Today’s health care reform point of shame: no medical malpractice reform.


A report released last month by the Congressional Budget Office indicated that significant medical malpractice reform could save $54 billion over a ten-year period.


From The Washington Post:



New research shows that legal reforms would not only lower malpractice insurance premiums for medical providers, but would also spur providers to save money by ordering fewer tests and procedures aimed primarily at defending their decisions in court, Douglas Elmendorf, director of the nonpartisan Congressional Budget Office, wrote in a letter to Sen. Orrin Hatch (R-Utah).


The CBO report gives a political boost to Republican arguments that any health care package should include substantive limits on malpractice lawsuits, rather than the ill-defined state pilot projects Obama has championed.

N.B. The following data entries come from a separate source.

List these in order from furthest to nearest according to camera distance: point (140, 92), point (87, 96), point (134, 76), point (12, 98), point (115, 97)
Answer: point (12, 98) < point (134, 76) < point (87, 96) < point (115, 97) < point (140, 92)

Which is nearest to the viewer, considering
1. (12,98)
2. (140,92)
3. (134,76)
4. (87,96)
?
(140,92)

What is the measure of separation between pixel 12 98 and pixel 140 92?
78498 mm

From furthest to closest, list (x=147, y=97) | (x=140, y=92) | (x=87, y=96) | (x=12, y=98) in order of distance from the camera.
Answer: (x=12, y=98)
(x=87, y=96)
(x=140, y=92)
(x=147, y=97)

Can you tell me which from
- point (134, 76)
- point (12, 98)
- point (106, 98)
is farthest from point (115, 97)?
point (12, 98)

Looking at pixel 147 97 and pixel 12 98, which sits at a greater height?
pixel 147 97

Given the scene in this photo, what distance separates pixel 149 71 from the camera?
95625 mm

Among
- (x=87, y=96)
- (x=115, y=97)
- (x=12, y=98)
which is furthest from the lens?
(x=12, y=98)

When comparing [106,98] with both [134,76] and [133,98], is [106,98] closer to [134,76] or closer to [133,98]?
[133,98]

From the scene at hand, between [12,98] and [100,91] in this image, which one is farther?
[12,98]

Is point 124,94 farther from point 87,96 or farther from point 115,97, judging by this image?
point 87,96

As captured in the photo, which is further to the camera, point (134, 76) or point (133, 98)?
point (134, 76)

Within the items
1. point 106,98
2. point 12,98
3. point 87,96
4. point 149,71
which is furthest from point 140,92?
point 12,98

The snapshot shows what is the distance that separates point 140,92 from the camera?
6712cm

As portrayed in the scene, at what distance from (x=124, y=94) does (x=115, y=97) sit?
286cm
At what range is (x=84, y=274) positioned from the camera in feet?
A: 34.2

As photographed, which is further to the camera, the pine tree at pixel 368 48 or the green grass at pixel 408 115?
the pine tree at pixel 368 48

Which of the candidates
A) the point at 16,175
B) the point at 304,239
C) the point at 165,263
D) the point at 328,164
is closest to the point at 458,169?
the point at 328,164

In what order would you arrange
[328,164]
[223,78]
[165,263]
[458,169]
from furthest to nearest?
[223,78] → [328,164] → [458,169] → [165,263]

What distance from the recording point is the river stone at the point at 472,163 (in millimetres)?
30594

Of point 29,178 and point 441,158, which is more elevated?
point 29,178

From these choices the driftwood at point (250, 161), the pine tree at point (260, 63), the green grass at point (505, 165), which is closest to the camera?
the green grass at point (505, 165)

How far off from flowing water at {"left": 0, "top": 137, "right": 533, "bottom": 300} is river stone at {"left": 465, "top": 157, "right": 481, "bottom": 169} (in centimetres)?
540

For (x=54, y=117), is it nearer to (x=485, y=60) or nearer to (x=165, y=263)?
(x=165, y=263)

Unfortunately, House Speaker Nancy Pelosi’s proposal – also championing state reforms – stipulates that states are not eligible for federal grant money to pay for their reforms if the law limits attorneys’ fees or imposes caps on damages. Which begs the question: why even call it medical liability reform at that point?


The fear of junk lawsuits forces many providers to request unnecessary, expensive tests to shield themselves from possible liability, which raises the cost of care for patients. Insurance policies to cover damages if a doctor is found guilty are expensive – and those costs, in turn, are passed on to patients.


Meaningful health care reform must contain tort reform – both to contain costs and to discourage the litigious culture that has taken over health care.